Sayfa Alıntısı =>
Hayrettin Atak
Hayrettin Atak Direniş Karatay Notları, Sille Barajı Botları…

Direniş Karatay Notları, Sille Barajı Botları…

Konya’nın en güzel yeri neresi diye sorsalar düşünmeden ‘Sille’ derim…

Oraya giderken asfalt bir yoldan değil de sanki zaman tünelinden geçiyorsunuz… Şehir Merkezine  birkaç kilometre uzaklıkta ama sanki başka bir şehir…

Tarih, doğa, su, yokuş... Her şey var…  

Selçuklu Belediye Başkanı Uğur İbrahim Altay bu değerli hazineyi en iyi şekilde değerlendirmek için yürüttüğü projelerle Sille’yi adeta yeniden inşa etti… Etmeye de devam ediyor…

Birkaç küçük rütuş ve iyi bir tanıtımla Mevlana Müzesinden bile daha fazla turist çekmesi içten bile değil…

Bu küçük girizgahın sebebi ise malum; Sille Barajı’nın yeni yüzü… Basın mensuplarıyla birazda macera dolu bir gezi düzenledi Baraj’a Başkan Altay…

Kısaca; Özlemişiz o muhteşem manzarayı… Başkaları için çok bir şey ifade etmeyebilir ama Konyalı için o su bambaşka duygular ifade ediyor...

Cevaplanacak Sorular =>
[1] Sille yazısına göre şu soruları cevaplayın:
(a) Sille şehir merkezine ne kadar uzaklıkta?
(b) Yürüttüğü projelerle Sille'yi adeta yeniden inşa eden kişi kim?
(c) Başkan Altay basın mensuplarıyla geziyi nereye düzenledi?
[2] Sille yazısında yazarın Sille üzerine kısa bir girişle başlamasının sebebi nedir? Bir ile üç cümle arasında açıklayın.
[3] Sille yazısını son cümlesinden sonra sürdürün.
Sonraki satırlara bakmanız gerekmiyor.

Veri Bölümü =>
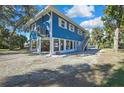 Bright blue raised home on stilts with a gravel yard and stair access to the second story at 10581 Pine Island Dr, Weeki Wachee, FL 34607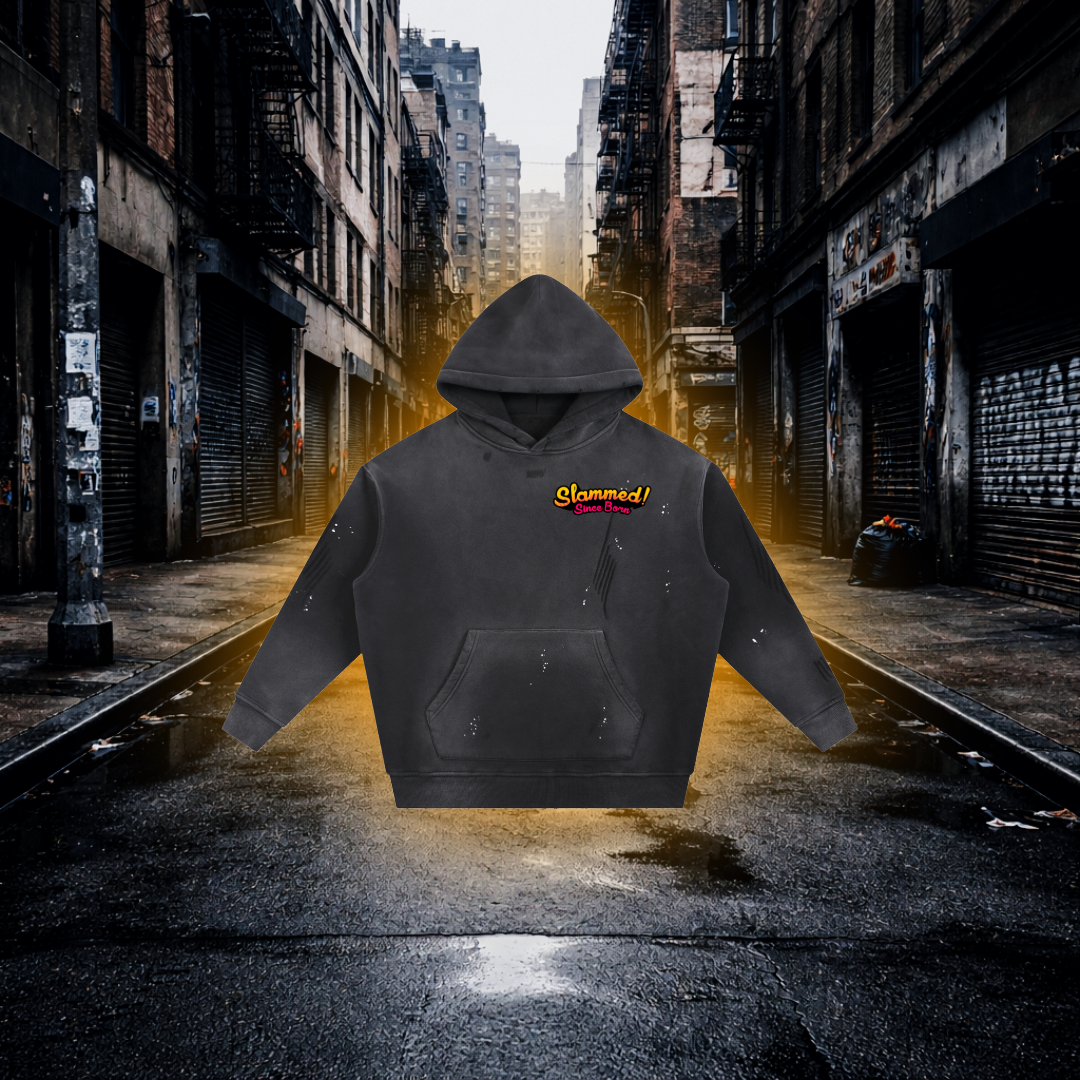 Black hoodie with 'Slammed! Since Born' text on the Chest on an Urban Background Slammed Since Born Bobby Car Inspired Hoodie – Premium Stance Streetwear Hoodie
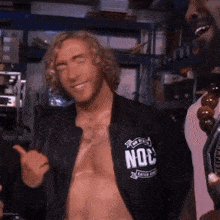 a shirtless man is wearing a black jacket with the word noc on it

Bu Alıştırmanın Cevapları =>
[1]
(a) Birkaç kilometre.
(b) Selçuklu Belediye Başkanı Uğur İbrahim Altay.
(c) Sille Barajı'na.

[2] Girişin sebebi Sille Barajı'nın yeni yüzüdür. Başkan Altay, basın mensuplarıyla baraja biraz da macera dolu bir gezi düzenlemiştir.

[3]
Yeni yatırımlarla da şimdi orası eskisinden çok daha fazla güzel. Devam edecekmiş yatırımlar. Önümüzdeki yılın Mayısına kadar. Açılışta o zaman.

Ama Konyalıya bir sezon daha kaybettirmemek için yatırımların tamamlanması beklemenden gölü Konya’nın hizmetine sunmuş. İyi de bir düşünce olmuş… Gelen mesajlardan belli, mutlu herkes… Konyalılar yazın son günlerinde piknik yapabileceği, misafirlerini götürebileceği, suya hasretini gidereceği, hiç biri olmasa bile dümdüz ovada yürümekten sıkıldığı zamanlarda yokuş çıkabileceği bir yer kazandı, bu başlangıçla…

Ve ayrıntılar; 

“Konya’ya deniz geldi” ifadesi neden bu kadar sıklıkla ifade edildi bilmiyorum. Gölü zaten vardı. Sahil kumsalda zaten yok… Slogan oturmamış sanki…

Ağaçlandırma için yoğun emek sarf edilmiş. En önemli eksik o çünkü. Dikilen fidanlar büyüdükçe açığı kapatacak belki amaşimdilik istenilen kadar değil. En büyük arzumuz gölün çevresinin koca bir orman olması…

Bir de bu basın toplantısı vesilesiyle küçük bir uyarı, herkese;

Çünkü her toplantıda o aynı sahne yaşanıyor.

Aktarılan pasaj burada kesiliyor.